What the task requires: The expected result is an exact restatement of the data, free of pictures.

*** Opening of Information provided ***

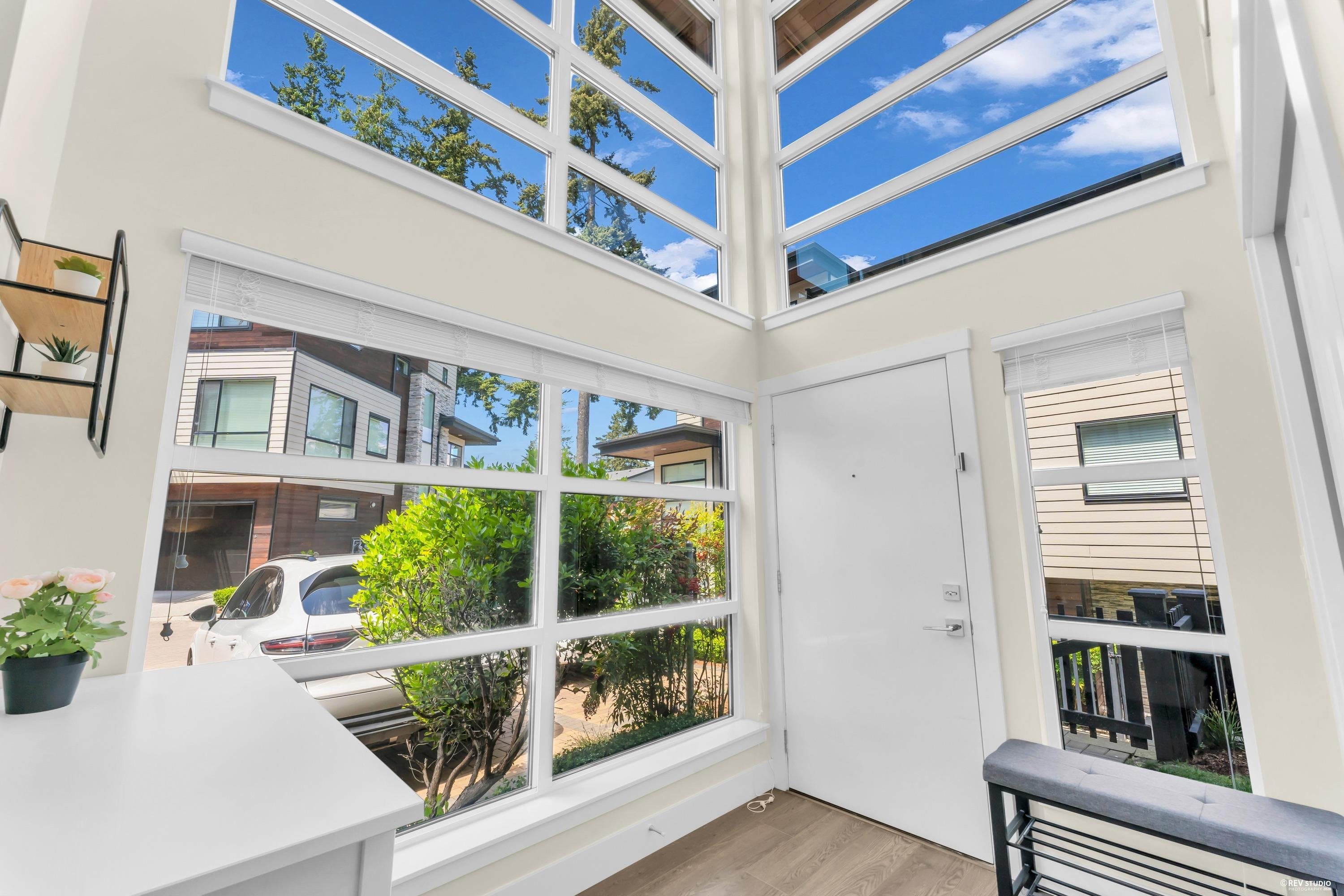 17 - 15688 28 Avenue, Surrey, V3Z 0N1 — photo 4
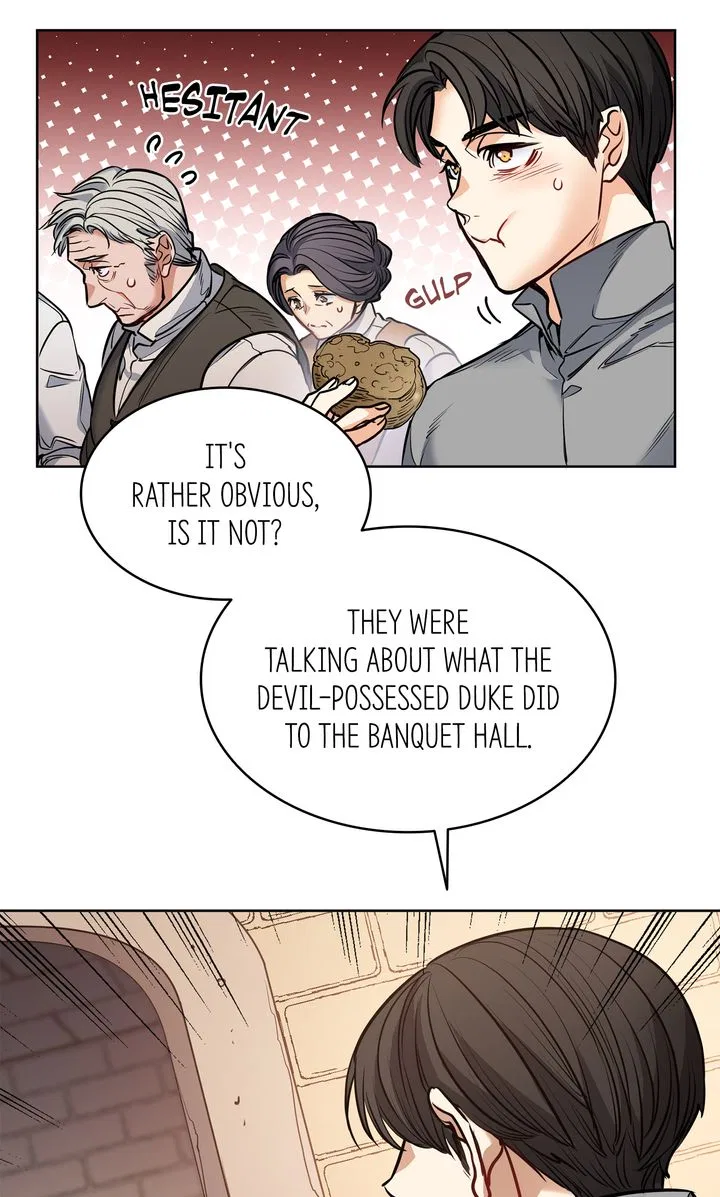 The Devil Chapter 136 – Page 54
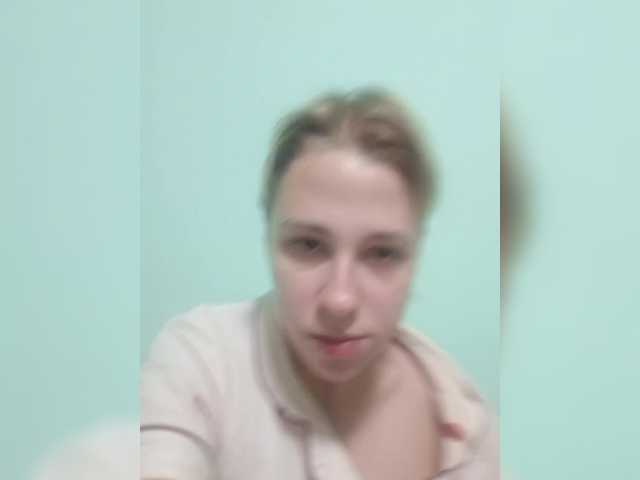 -kisulay-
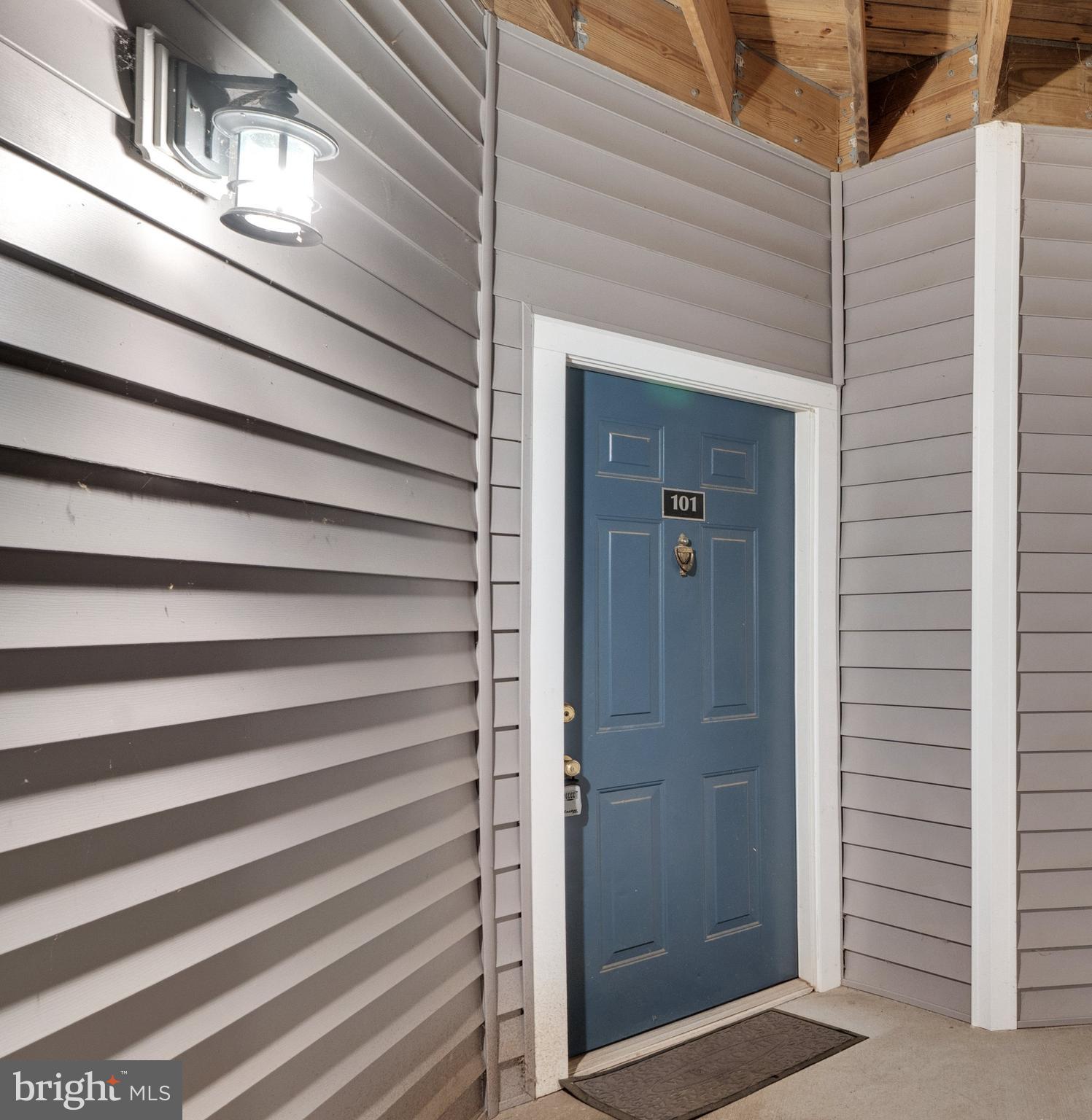 RIVERBEND AT CASCADES - Residential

*** Close of Information provided ***

Response to the task:
 17 - 15688 28 Avenue, Surrey, V3Z 0N1 — photo 4
 The Devil Chapter 136 – Page 54
 -kisulay-
 RIVERBEND AT CASCADES - Residential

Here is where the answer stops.